### WHAT IS NEEDED
Could you copy every record below exactly, leaving out the pictures?

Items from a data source
• • • •
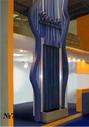 Водная панель как составная часть абстракционистской композиции для оформления интерьера торгового зала.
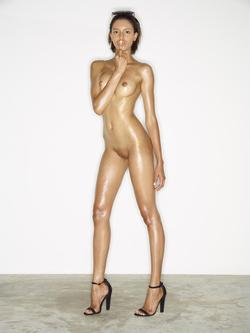 Leggy Babe Kasia James Bond Girl - pics 17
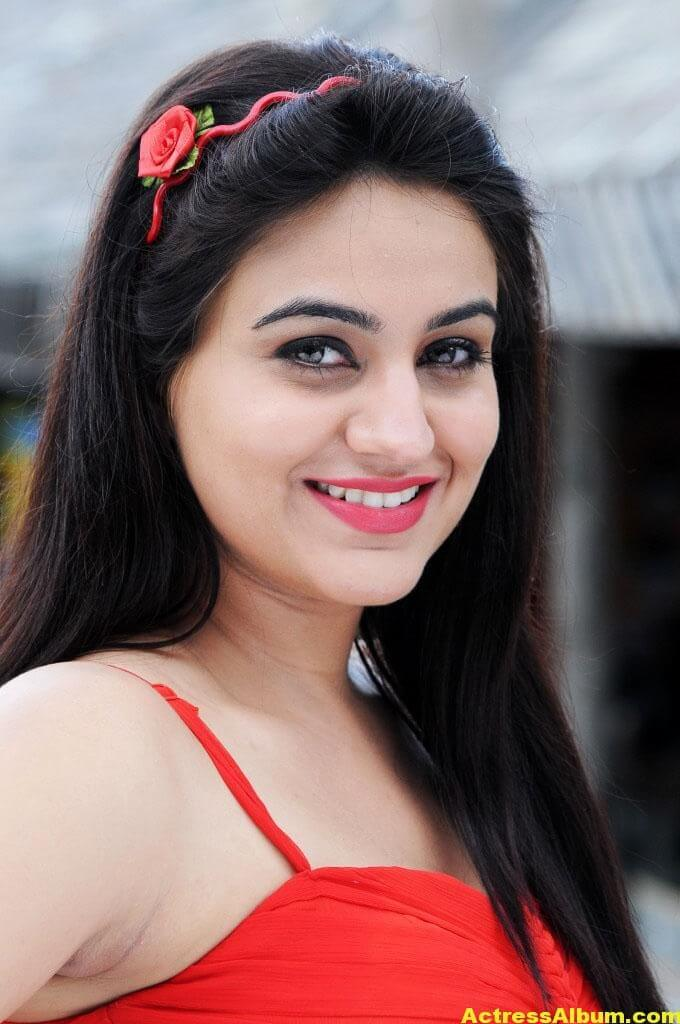 Aksha Latest cute and Spicy Photo 2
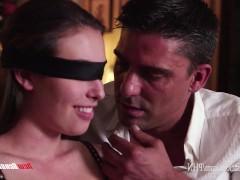 Зрелая супруга в нижнем белье согласилась попробовать секс с повязкой на глазах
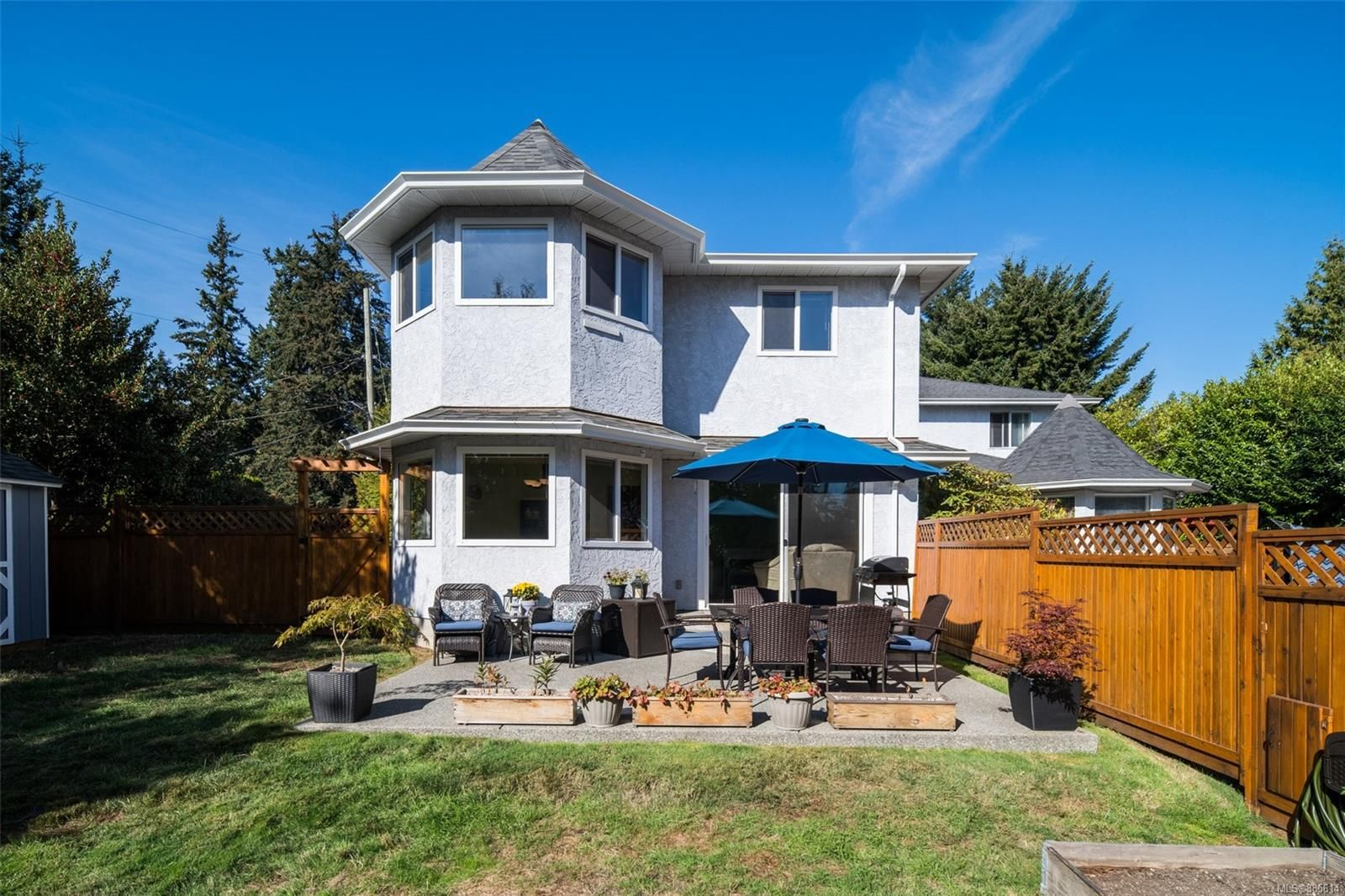 Main Photo: 2743 Whitehead Pl in : Co Colwood Corners Half Duplex for sale (Colwood)  : MLS®# 885614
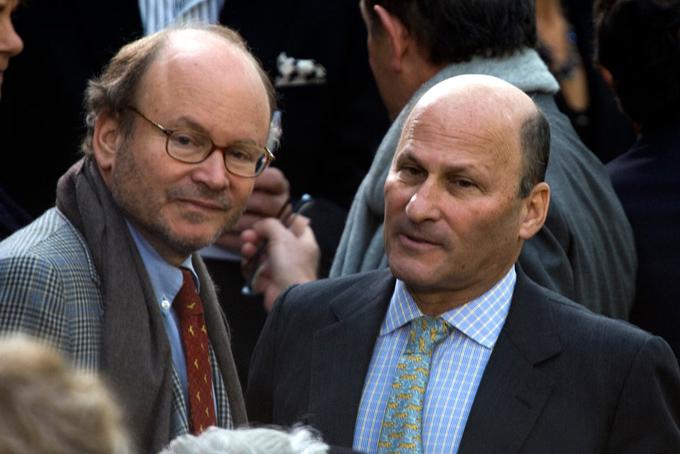 Hai anh em Alain (trái)và Gerard Wertheimer trở thành người thừa kế và đồng sở hữu thương hiệu Chanel vào năm 1996 sau khi cha họ, ông Jacques Wertheimer, con trai của Pierre, qua đời. Người anh Alain nắm vai trò như là chủ tịch của Chanel,còn Gerard đứng đầu bộ phận kiểm soát của hãng. Họ là thế hệ thứ ba điều hành công ty gần 110 tuổi này.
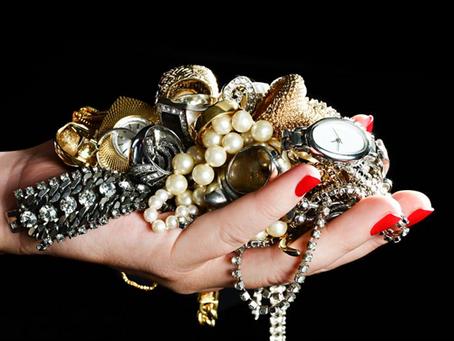 Tips Cerdik Agar Perhiasan Perak Terhindar dari Noda Hitam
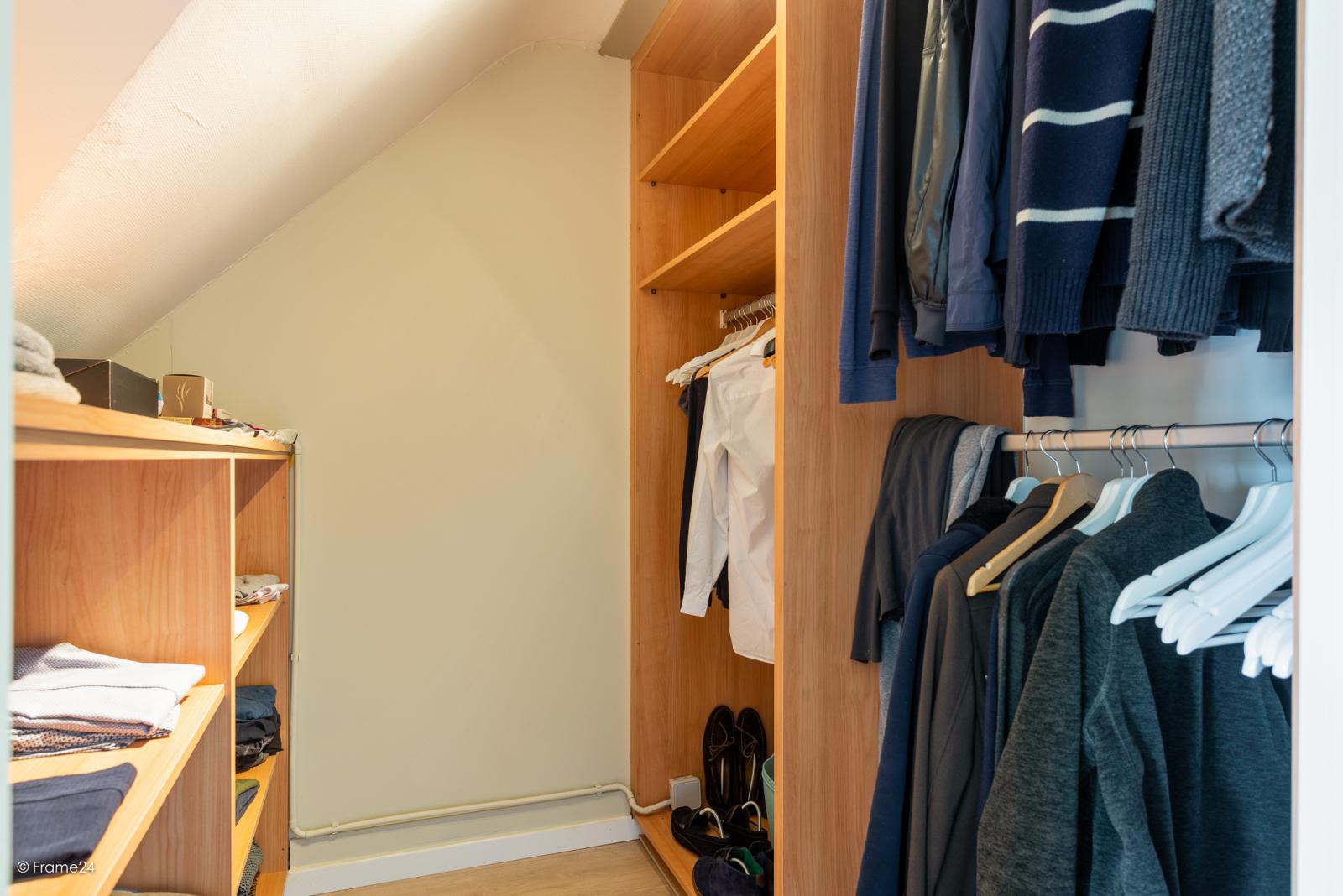 Charmante halfopen bebouwing met twee slaapkamers op zeer goede locatie te Wijnegem.  afbeelding 21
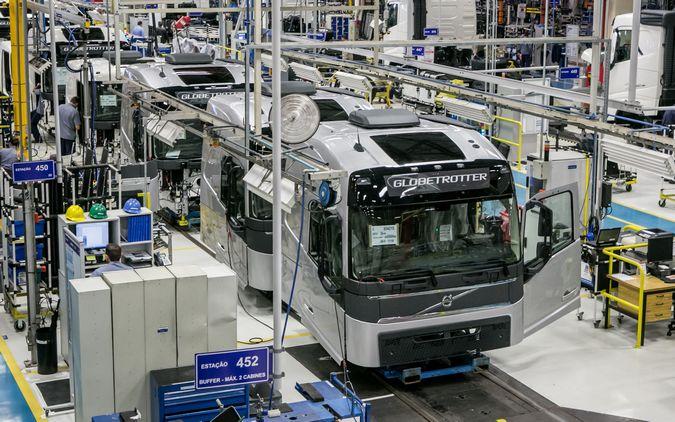 Produção de caminhões cresce 15% em outubro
• • • •
### ANSWER SECTION
 Водная панель как составная часть абстракционистской композиции для оформления интерьера торгового зала.
 Leggy Babe Kasia James Bond Girl - pics 17
 Aksha Latest cute and Spicy Photo 2
 Зрелая супруга в нижнем белье согласилась попробовать секс с повязкой на глазах
 Main Photo: 2743 Whitehead Pl in : Co Colwood Corners Half Duplex for sale (Colwood)  : MLS®# 885614
 Hai anh em Alain (trái)và Gerard Wertheimer trở thành người thừa kế và đồng sở hữu thương hiệu Chanel vào năm 1996 sau khi cha họ, ông Jacques Wertheimer, con trai của Pierre, qua đời. Người anh Alain nắm vai trò như là chủ tịch của Chanel,còn Gerard đứng đầu bộ phận kiểm soát của hãng. Họ là thế hệ thứ ba điều hành công ty gần 110 tuổi này.
 Tips Cerdik Agar Perhiasan Perak Terhindar dari Noda Hitam
 Charmante halfopen bebouwing met twee slaapkamers op zeer goede locatie te Wijnegem.  afbeelding 21
 Produção de caminhões cresce 15% em outubro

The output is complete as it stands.